The Court will deny in part MRI's Motion for Summary Judgment as to its claims for conversion, fraud, civil theft and conspiracy, and Defendants counterclaims for breach of contract, tortious interference with contract, and fraudulent inducement.
The Court will also deny in part Defendants' Motion for Summary Judgment as to MRI's claims for conversion, fraud it pertains to Wendy Brown's assertions of ownership of the Minnesota Businesses, tortious interference, misappropriation of trade secrets, and civil theft and conspiracy.
ORDER
Based on the foregoing, and all the files, records, and proceedings herein, IT IS HEREBY ORDERED that;
1. Plaintiff's Motion for Summary Judgment [Docket No. 589] is GRANTED in part and DENIED in part, as follows:
a. GRANTED as to Count VIII as it pertains to Allan Brown's Breach of Contract of Plaintiff's Second Amended Complaint, and Counts II, III as it pertains to statements Plaintiff made to its IT vendor, VIII and X of Defendants' Counterclaims; and
b. DENIED with respect to all other claims.

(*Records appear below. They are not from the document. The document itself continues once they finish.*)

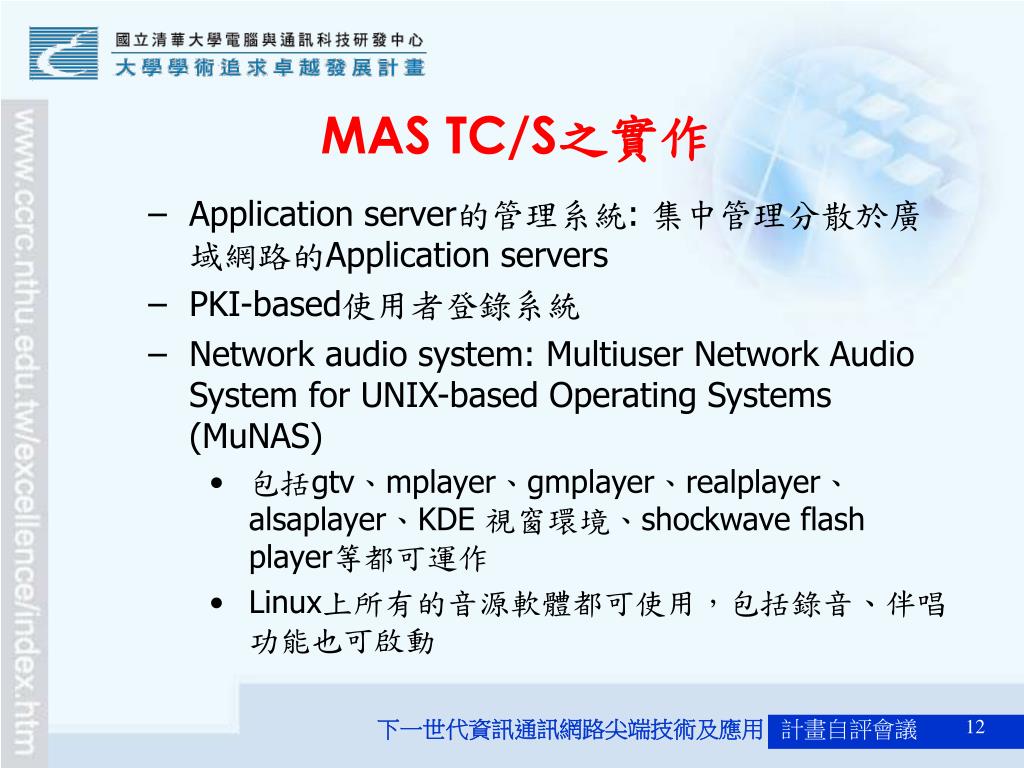 國立清華大學電腦與通訊科技研發中心
大學學術追求卓越發展計畫

www.ccrc.nthu.edu.tw/excellence/index.htm

MAS TC/S之實作

– Application server的管理系統: 集中管理分散於廣域網路的Application servers
– PKI-based使用者登錄系統
– Network audio system: Multiuser Network Audio System for UNIX-based Operating Systems (MuNAS)
• 包括gtv、mplayer、gmplayer、realplayer、alsaplayer、KDE 視窗環境、shockwave flash player等都可運作
• Linux上所有的音源軟體都可使用，包括錄音、伴唱功能也可啟動

下一世代資訊通訊網路尖端技術及應用 計畫自評會議 12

2. Defendants' Motion for Summary Judgment [Docket No. 605] is GRANTED in part and DENIED in part, as follows:
a. GRANTED as to Count II as it pertains to Allan Brown's acceptance of the alleged broker's fee, Count VIII as it pertains to Batinich's alleged breach of contract, and Counts III, IV, V, VII, and IX of Plaintiff's Second Amended Complaint; and
b. DENIED with respect to all other claims.